Question:  What type of engagement would you like to see from employers when job seekers are not the right fit for the job? Is a canned email enough?

Grey:  Number one, why isn’t a job seeker a “right fit” in the first place?  That description makes job seekers cringe, mainly because it’s the same courtesy given to a pair of shoes.  Hiring managers need to examine if their initial summation is even valid by thinking outside of their cubicle.

Telling an applicant they’re not the “right fit” is comparable with a longtime lover telling you they only want to be friends.  It means nothing.  If you’re going to turn me down for a job, look me in the eye and tell me why.  Don’t hide behind an anonymous form rejection letter.  It’s an insult to our intelligence, which, let’s face it, is demoralizing.  There are a record number of PhDs and masters degree holders on public assistance and food stamps.  We’re smart.  We’re capable of understanding constructive criticism and tailoring our approach.  We’re just not being given a shot.  Tell me the reasons, so I can be a better job candidate.

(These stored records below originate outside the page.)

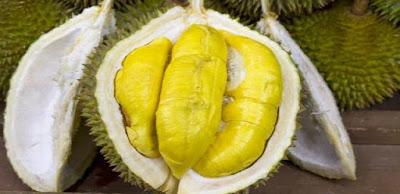 Manfaat buah durian bagi kesehatan dan kecantikan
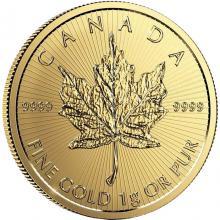 Zlatá investiční mince Maple Leaf 1 g 2020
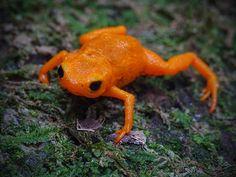Brachycephalus ephippium | Flickr - Photo Sharing!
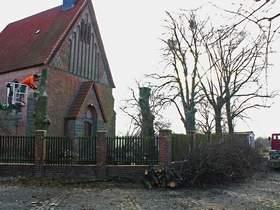 Vorschaubild zur Meldung: Kirchenlinden zu Kleinholz geschreddert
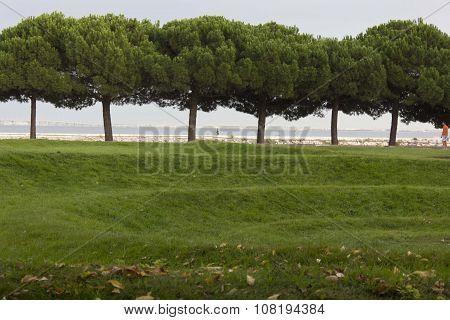 Trees Along Passeio Das Tagides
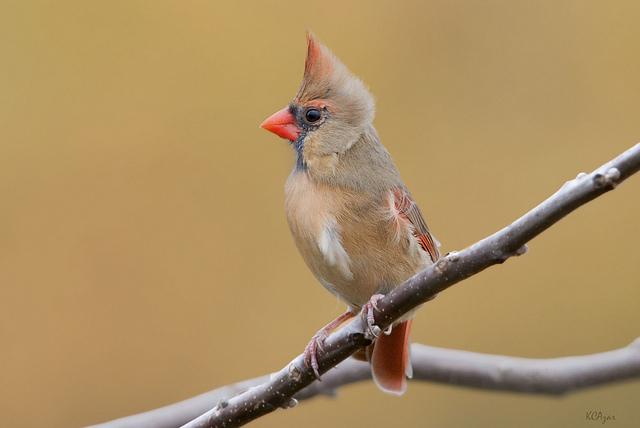 20. Northern Cardinal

A canned email is not enough.  It comes off as dishonest, like the manager is avoiding telling the truth.  If you don’t think I’d get along with my boss, or if you didn’t like my answer to the question I provided to “What’s your dream job description,” please tell me.  A form rejection isn’t an acceptable way of delivering bad news; it’s a punch line.  It’s a joke when HR managers use that line.  If you want to know how you can avoid keeping your name out of the news, treat people with a little respect.  If you can’t tell someone “why” then maybe you should look at your reason– maybe you’re committing an unlawful act of discrimination.

I realize due to the overwhelming number of applications received, HR managers are inundated with resumes.  The process needs to change.  If companies have one position to fill and the process starts online, there should be a cut-off as to avoid thousands of submissions.  Chances are, you’ll have more than enough to choose from in a limited posting.  It will limit the number and need for canned rejections.

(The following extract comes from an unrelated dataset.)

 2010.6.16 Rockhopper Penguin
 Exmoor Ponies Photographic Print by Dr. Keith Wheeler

Years ago, the hiring process was done face-to-face.  Now you’re required to submit a resume and cover letter online.  Attaching photos to these are frowned upon.  You’re just a name and reference number.  Even when applying to sling coffee at Starbucks, the process is almost entirely done online.  It takes the “personal” out of what is ultimately a very personal process.  Applying to give your time and talent to an organization is personal.  Feeding your family is personal.  It should be treated with respect.

Question:  Any other advice for recruiters and hiring managers who wish to avoid a situation like yours?  What can they do to keep their names out of the news?

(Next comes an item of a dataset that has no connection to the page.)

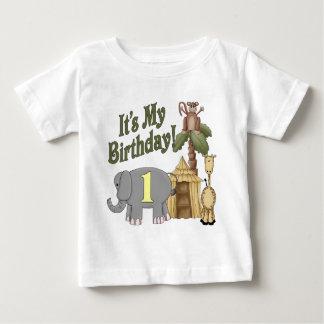 1st Birthday Safari Shirts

Grey:  It’s so easy in HR to get caught up in the day to day: filling positions, handling disputes, company morale and processing benefits.  It’s easy to forget you’re dealing with real people, with real bills and real experience they want to offer you.  You’re the recipient of one of the biggest gifts a person can give; their time and effort.  The most important thing is to think before you act.  Walk a mile in a job seeker’s shoes.  Before sending a mass email, think, where did we get this list?  If this practice is made public, is it something that could be construed as lacking integrity?  Is this something I would offer my child?  Would I encourage my best friend to participate in this?

Interview & Hiring Horror Stories

Since the infamous email, Grey’s received multiple job offers and is now asking for job seeker’s to share their own hiring and candidate experience horror stories at www.taylorgreymeyer.com.  As overqualified and unemployed, she is extending her 15 minutes of fame with the goal of helping others in similar situations who are frustrated, unemployed, and don’t have a voice.